According to Lycera, RORgamma agonists boost the production of cytokines and amp up the cell-killing activity of T cells, while also keeping some T-cell subtypes active and alive for longer, says chief executive Paul Sekhri.

That process of reprogramming immune cells is "unique" and separates the company's candidates from other cancer immunotherapies that either stimulate the immune system or reduce immune suppression, he suggests.

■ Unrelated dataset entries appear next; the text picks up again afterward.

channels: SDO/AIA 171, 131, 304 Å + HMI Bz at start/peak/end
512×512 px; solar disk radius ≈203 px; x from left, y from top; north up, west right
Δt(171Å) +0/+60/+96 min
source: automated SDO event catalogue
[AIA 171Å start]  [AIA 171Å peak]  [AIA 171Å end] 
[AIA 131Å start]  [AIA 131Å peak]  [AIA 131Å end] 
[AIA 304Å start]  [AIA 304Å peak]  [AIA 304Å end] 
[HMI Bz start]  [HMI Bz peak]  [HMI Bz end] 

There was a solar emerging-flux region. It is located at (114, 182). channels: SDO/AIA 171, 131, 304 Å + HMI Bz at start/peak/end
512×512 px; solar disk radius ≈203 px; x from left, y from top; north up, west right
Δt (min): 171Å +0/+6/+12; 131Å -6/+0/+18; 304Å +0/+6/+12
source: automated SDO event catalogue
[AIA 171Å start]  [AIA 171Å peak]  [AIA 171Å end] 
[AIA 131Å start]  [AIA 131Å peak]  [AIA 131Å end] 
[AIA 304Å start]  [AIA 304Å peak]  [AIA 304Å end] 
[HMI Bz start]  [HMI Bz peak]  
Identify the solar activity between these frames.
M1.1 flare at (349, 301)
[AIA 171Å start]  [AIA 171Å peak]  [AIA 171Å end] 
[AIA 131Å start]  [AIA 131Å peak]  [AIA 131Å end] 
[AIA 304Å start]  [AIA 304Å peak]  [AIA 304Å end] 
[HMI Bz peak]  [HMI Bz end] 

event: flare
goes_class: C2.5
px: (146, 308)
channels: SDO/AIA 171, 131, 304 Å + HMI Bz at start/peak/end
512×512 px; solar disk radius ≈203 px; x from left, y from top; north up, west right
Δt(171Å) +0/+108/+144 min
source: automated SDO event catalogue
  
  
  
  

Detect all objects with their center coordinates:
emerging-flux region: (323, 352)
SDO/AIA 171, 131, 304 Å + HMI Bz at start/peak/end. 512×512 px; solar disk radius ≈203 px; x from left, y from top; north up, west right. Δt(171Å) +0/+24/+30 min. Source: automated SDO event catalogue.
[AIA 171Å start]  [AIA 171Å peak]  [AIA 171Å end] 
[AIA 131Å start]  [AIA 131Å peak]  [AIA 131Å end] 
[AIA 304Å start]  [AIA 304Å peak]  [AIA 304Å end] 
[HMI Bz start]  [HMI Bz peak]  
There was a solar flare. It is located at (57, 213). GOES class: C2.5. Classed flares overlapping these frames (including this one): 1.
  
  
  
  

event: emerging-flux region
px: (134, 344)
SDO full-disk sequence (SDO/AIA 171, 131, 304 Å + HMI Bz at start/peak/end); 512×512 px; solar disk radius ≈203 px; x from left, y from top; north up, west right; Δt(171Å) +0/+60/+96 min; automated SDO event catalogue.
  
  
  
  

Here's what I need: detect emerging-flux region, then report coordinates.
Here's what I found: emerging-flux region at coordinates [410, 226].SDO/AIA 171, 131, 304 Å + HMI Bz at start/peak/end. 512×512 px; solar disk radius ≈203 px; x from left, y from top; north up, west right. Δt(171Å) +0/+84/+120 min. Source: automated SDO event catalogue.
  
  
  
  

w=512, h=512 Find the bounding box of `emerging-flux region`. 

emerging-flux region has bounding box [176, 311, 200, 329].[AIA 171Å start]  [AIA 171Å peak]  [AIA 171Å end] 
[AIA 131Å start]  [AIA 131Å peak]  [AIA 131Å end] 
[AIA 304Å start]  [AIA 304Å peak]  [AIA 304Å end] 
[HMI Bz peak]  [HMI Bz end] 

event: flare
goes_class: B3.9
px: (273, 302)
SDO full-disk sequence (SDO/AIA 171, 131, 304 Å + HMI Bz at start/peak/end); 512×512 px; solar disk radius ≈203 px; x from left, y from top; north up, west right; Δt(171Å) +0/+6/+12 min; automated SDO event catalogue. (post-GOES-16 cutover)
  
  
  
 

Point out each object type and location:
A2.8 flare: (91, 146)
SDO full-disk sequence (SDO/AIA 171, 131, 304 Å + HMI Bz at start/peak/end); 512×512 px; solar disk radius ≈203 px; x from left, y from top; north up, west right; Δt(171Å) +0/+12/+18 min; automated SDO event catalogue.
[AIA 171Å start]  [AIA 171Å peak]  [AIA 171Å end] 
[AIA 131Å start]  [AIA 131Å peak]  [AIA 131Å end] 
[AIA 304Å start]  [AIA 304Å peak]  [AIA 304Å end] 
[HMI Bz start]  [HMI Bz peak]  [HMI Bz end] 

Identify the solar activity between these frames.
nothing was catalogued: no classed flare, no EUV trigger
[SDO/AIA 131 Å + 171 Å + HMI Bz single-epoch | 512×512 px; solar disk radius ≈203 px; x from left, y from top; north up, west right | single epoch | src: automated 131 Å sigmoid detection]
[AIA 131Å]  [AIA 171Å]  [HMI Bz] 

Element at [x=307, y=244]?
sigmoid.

LYC-55716 is also orally bioavailable, while the new generation of immuno-oncology drugs—including PD-1/PD-L1 inhibitors like Bristol-Myers Squibb's Opdivo, Merck & Co.'s Keytruda and Roche's Tecentriq—are delivered by injection.

John Nemunaitis, a specialist in targeted cancer therapies based at the Mary Crowley Medical Research Centre in Dallas, will lead the clinical trial. He reckons the profile of the drug could mean it demonstrates "single agent activity, as well as show synergy in combination with other immunotherapies."

It is estimated that about three dozen drugmakers have active RORgamma programs, but many of these are focusing on inverse agonists for inflammatory diseases such as psoriasis, drawing on data showing that the drugs can reduce levels of the inflammation-boosting cytokine interleukin-17 (IL-17).  

Along with smaller biotechs like Lycera, Nuevolution and Innovimmune Biotherapeutics, big pharma companies such as AstraZeneca, Roche, Merck and Pfizer also have R&D projects in this area. At the moment, any cancer-targeting programs are in preclinical development.